On 12/26/19 10:31 AM, David Mertz wrote:
This came up in discussion here before, maybe a year ago, I think.
There was a decision not to change the implementation, but that seemed
like a mistake (and the discussion was about broader things).
Anyway, I propose that the obviously broken version of
`statistics.median()` be replaced with a better implementation.

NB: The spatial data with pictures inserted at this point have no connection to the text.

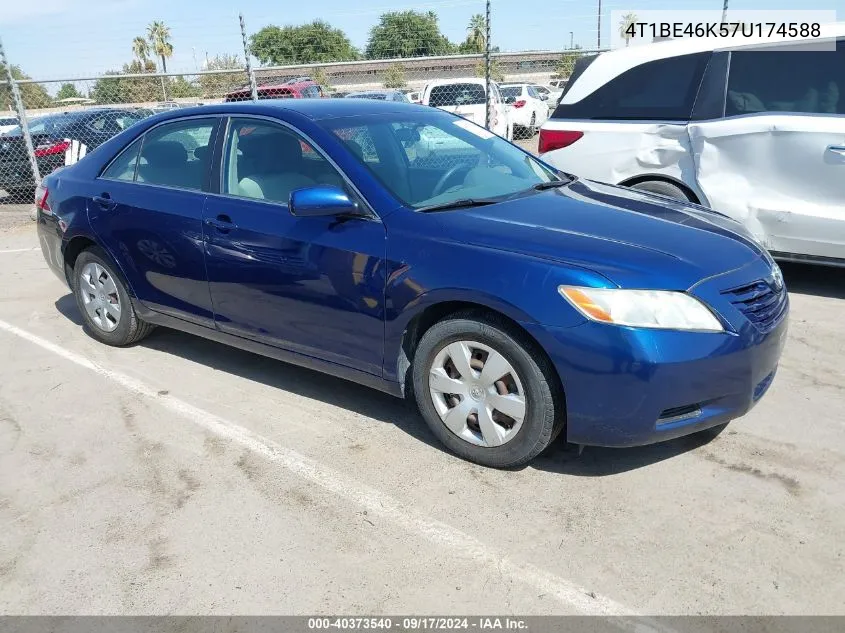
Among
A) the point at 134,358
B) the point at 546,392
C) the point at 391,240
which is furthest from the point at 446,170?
the point at 134,358

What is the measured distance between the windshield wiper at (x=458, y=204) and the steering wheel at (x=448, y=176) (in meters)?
0.13

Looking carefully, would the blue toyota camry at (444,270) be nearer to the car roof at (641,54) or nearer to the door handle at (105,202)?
the door handle at (105,202)

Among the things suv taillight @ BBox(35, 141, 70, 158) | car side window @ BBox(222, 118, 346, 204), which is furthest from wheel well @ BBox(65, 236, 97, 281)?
suv taillight @ BBox(35, 141, 70, 158)

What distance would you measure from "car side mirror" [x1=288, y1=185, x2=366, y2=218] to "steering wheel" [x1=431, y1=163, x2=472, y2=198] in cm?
47

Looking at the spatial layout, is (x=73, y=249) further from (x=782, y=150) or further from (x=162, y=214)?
(x=782, y=150)

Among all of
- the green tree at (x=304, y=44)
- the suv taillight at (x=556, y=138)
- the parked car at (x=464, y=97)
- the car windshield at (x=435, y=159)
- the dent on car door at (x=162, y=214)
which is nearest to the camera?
the car windshield at (x=435, y=159)

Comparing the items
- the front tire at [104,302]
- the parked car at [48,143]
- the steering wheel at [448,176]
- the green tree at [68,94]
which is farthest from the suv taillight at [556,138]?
the green tree at [68,94]

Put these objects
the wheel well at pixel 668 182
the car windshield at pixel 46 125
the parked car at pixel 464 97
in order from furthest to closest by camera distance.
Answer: the parked car at pixel 464 97, the car windshield at pixel 46 125, the wheel well at pixel 668 182

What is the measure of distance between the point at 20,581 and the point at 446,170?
2.68 metres

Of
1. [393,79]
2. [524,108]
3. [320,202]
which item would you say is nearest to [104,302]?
[320,202]

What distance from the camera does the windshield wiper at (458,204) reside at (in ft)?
11.4

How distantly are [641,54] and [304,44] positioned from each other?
2464 centimetres

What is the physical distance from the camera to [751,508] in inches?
117

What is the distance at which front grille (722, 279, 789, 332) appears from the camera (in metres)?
3.03
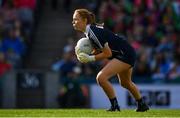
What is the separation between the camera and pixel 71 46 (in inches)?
968

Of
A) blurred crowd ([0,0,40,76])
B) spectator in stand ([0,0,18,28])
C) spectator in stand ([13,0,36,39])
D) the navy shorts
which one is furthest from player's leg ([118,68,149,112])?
spectator in stand ([13,0,36,39])

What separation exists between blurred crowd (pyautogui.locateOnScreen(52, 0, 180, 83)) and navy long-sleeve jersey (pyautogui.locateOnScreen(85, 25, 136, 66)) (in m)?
7.61

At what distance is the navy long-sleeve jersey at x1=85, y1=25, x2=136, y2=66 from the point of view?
15039 millimetres

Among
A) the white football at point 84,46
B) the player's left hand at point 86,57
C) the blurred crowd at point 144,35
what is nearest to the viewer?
the player's left hand at point 86,57

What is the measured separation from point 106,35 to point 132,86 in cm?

Python 3.8.0 (default, Nov 6 2019, 21:49:08)
>>> import numpy as np
>>> import pandas as pd
>>> import statistics
>>> nan = float('nan')
>>> items1 = [nan, 1, 2, 3, 4]
>>> items2 = [1, 2, 3, 4, nan]
>>> statistics.median(items1)
2
>>> statistics.median(items2)
3
>>> np.median(items1)
nan
>>> np.median(items2)
nan
>>> pd.Series(items1).median()
2.5
>>> pd.Series(items2).median()
2.5
The NumPy and Pandas answers are both "reasonable" under slightly
different philosophies of how to handle bad values. I think raising an
exception for NaNs would also be reasonable enough.
The one thing that is NOT reasonable is returning different answers
for median depending on the order of the elements.

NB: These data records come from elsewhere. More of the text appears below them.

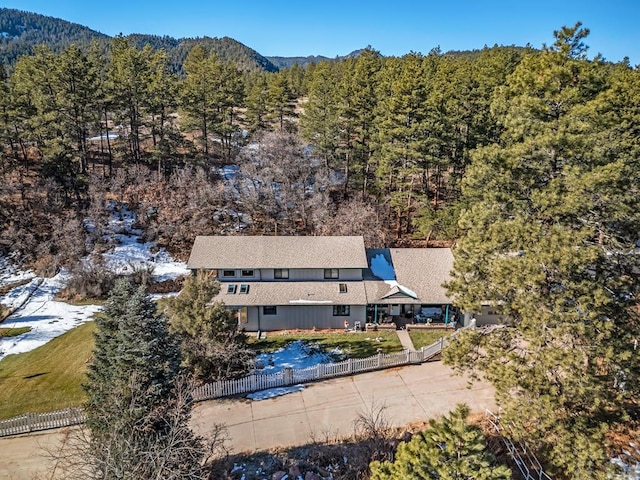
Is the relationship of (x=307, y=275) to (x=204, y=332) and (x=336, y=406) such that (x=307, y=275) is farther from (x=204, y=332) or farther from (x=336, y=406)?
(x=336, y=406)

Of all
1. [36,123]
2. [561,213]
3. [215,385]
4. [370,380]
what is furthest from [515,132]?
[36,123]

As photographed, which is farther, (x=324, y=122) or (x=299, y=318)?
(x=324, y=122)

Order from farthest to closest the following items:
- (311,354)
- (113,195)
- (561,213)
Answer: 1. (113,195)
2. (311,354)
3. (561,213)

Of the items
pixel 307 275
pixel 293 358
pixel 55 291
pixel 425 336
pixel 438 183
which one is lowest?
pixel 293 358

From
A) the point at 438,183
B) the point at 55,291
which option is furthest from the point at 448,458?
the point at 438,183

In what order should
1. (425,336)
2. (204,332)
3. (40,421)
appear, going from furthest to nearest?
(425,336)
(204,332)
(40,421)

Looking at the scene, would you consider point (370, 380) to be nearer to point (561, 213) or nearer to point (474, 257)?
point (474, 257)

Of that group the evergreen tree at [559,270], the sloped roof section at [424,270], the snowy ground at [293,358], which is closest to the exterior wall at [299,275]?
the sloped roof section at [424,270]
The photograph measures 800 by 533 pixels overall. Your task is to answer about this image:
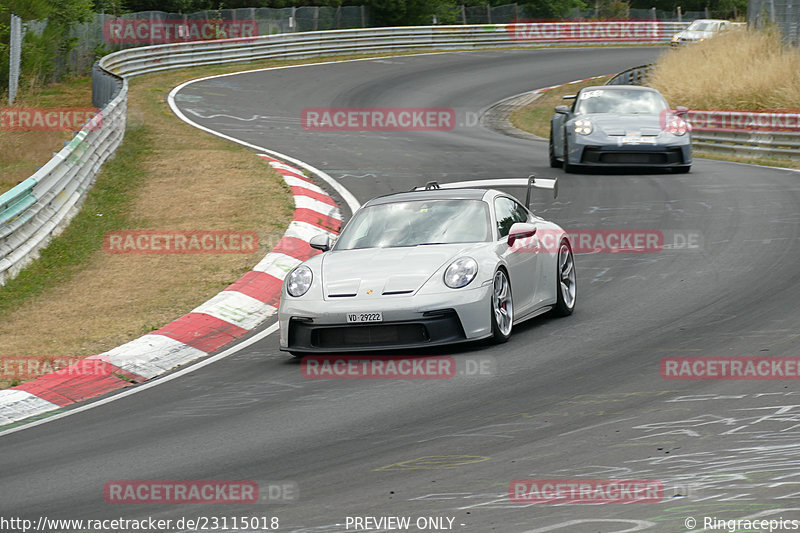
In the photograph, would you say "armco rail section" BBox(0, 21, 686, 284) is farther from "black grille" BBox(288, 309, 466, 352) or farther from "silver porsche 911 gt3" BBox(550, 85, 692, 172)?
"silver porsche 911 gt3" BBox(550, 85, 692, 172)

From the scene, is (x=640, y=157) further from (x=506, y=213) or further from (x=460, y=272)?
(x=460, y=272)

Getting garbage answers for garbage input isn't THAT unreasonable.
Perhaps it could be argued that detecting common garbage input and
rejecting it (perhaps with an exception) would make more sense.
Note that the statistics module documentation implies the issue, as
median implies that it requires the sequence to be orderable, and nan
isn't orderable. Since the statistics module seems to be designed to
handle types other than floats, detecting nan values is extra expensive,
so I think it can be excused for not checking.